Monitoring aims to follow certain pollutant concentrations and their changes in fish tissue and sediment. Both inland lakes, one river and coastal areas are sampled. Lapland monitoring site is Lake Inarijärvi. Project is managed by Finnish Environment Institute (SYKE).
The national program of intensive forest monitoring is managed by the Finnish Forest Research Institute (Metla). In 2011 five of the 18 Finnish intensive monitoring plots situated in Finnish Lapland (Fig. 5.1.: Sevettijärvi, Pallasjärvi and three plots in Kivalo). Finnish national intensive forest monitoring network is part of pan-European ICP Forests network of ca. 800 plots (http://icp-forests.net/page/level-ii). ICP Forests (the International Co-operative Programme on Assessment and Monitoring of Air Pollution Effects on Forests) operates under the UNECE Convention on Long-range Transboundary Air Pollution. These intensive monitoring plots were established in co-operation of ICP Forests and European Commission in mid 1990’s. European Commission co-financed forest monitoring under forest monitoring regulations until the end of 2006 when the Forest Focus regulation (EC No 2152 / 2003) expired. During 2009-2011 part of these intensive forest monitoring plots were included in Life+-project called “FutMon” (Further Development and Implementation of an EU-level Forest Monitoring System: http://www.futmon.org/). Monitoring is carried out following the manual of ICP Forests (http://icp-forests.net/page/icp-forests-manual) and the monitoring data is submitted once a year to the ICP Forests database in Hamburg. Every year Programme Coordinating Centre of ICP Forests publishes technical and executive reports on the condition of forests in Europe. ICP Forests monitoring activities provide information also for a number of criteria and indicators of sustainable forest management as defined by the Forest Europe Ministerial Conference on the Protection of Forests in Europe. Network type: National nation-wide monitoring
Coastal Module of GOOS
The monitoring is focused on risk assessment of LRTAP -type substances in terrestrial foodchains of the Boreal and subarctic environment. The concentration levels in precipitation, in the soil humus and in the indicator species (e.g. red woodants, common shrew) are studied annually in the seven areas locating in the Southern, Middle and Northern Finland. Possible gradients and changes in concentration levels between the Southern and Northern environments will be a part of the base data for risk assessment and pollution development in Finland.

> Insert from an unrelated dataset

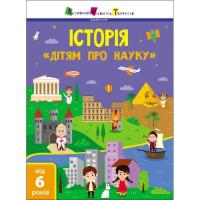 Книга Активний розвиток талантів Історія. Дітям про науку Фото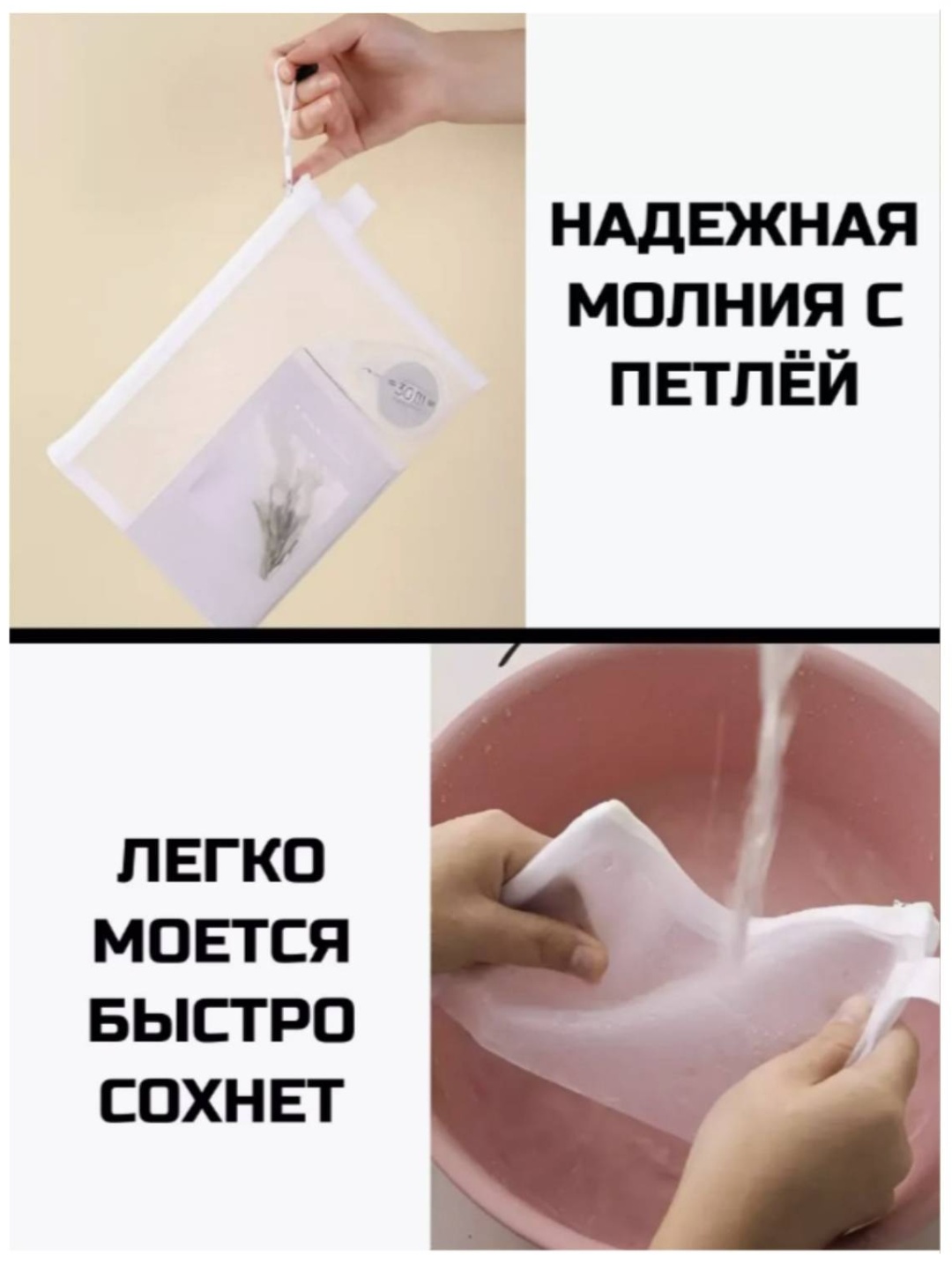Органайзер пластик, нейлон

Objectives: To determine the temporal and spatial trends and accumulation rates of heavy metals and persistent organic contamineants and to differentiate between natural and anthropogenic sources of heavy metals. Summary: Heavy metal and persistent organic contaminant concentrations and accumulation rate are measured in Pb-210 dated sediment cores of small lakes in different areas of Finnish Lapland.